The Browns stole the Bengals' game plan. The Bengals wanted to go downhill on the 30th ranked run defense, a spot they shared with the Bengals.

Instead, a Cleveland team that averaged 1.9 yards per carry the last three weeks against three of the NFL' s worst teams Jacksonville, Oakland, and Tampa Bay was able to run it 52 times for 170 yards after they ran it  for 158 yards in the previous 12 quarters.

"We haven't done a good job stopping the run," Iloka said. "That's what we haven't been doing well and that's what they should be doing and we gave up too many rushing yards again. We can't do that as a defense. It's going to take all 11 guys. Can't do it with seven anymore. Everyone has to do it with discipline."

The questions are now about personnel shakeups and major changes and Newman wonders.

"It would be one thing if it was the first time we got handled like this," Newman said. "What shakeup do you  do? What do you shake up? You could try it, but who says that is going to work? I think we just have to go back to the drawing board."

Lewis says the loss should be a shakeup enough.

"The attention-grabber is just that we'll get back to work," Lewis said. "We do things the way we're supposed to do it most of the time, but tonight every time we didn't do it right, (and) it was taken advantage of."

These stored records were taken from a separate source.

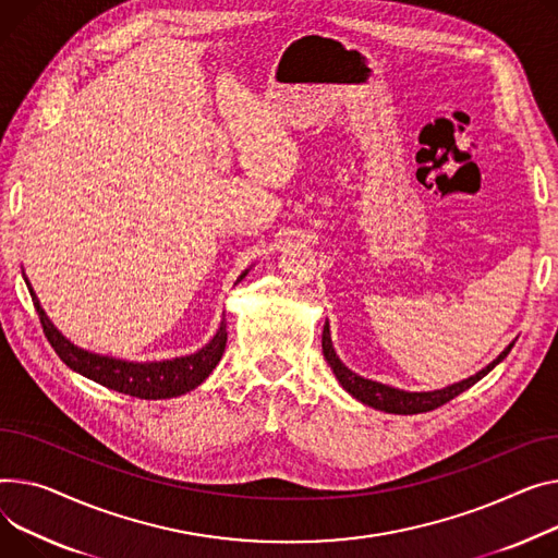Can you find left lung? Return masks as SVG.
Returning a JSON list of instances; mask_svg holds the SVG:
<instances>
[{
	"instance_id": "left-lung-1",
	"label": "left lung",
	"mask_w": 558,
	"mask_h": 558,
	"mask_svg": "<svg viewBox=\"0 0 558 558\" xmlns=\"http://www.w3.org/2000/svg\"><path fill=\"white\" fill-rule=\"evenodd\" d=\"M511 348H513V343L494 363H489L485 369H480L477 375H473V377H469L460 384H453V386L444 388V390H433V392H405V390H397V388H390V386H384V384L369 381V379H363V377L354 375L350 367H345L341 363V359L337 356V352H333V348H331L329 323H325V327H323V354H325L329 367L333 369V375H337V379L341 381V386L352 397L363 401L365 405H373V408H379V411L395 413V415H417V413L435 411V408L451 401L453 397H458L460 392H464L473 384H477L482 377L489 375L492 369L509 354Z\"/></svg>"
}]
</instances>
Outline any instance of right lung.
<instances>
[{
    "label": "right lung",
    "instance_id": "obj_1",
    "mask_svg": "<svg viewBox=\"0 0 558 558\" xmlns=\"http://www.w3.org/2000/svg\"><path fill=\"white\" fill-rule=\"evenodd\" d=\"M246 276V271L240 276V280ZM238 280V282H240ZM26 287L31 291V299L35 305L37 316H40L45 337L56 350V354L71 367L81 373L83 377L136 399H168L179 397L197 388L219 363L221 354L227 348V323L221 320L213 341L202 348L195 354L179 356L172 361H155V363H130L109 359L100 354H92L87 350H81L66 341L62 333L53 327V323L47 318L45 310L40 307V301L35 299V293L26 280Z\"/></svg>",
    "mask_w": 558,
    "mask_h": 558
}]
</instances>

And he knows prime-time questions are going to persist.

"The energy was there and the focus was there, but we've got to make sure we direct it in the right directions. That's all," Lewis said. "We've got to make sure we direct it in our execution and direct it in what we're doing on offense and defense and special teams. It's got to be directed — it just can't be running around crazy. We get the penalty, we make a long run and lose a ball up in the air — those kinds of things. We aren't together — the quarterback and receiver on the route, on the first interception. We can't have those things."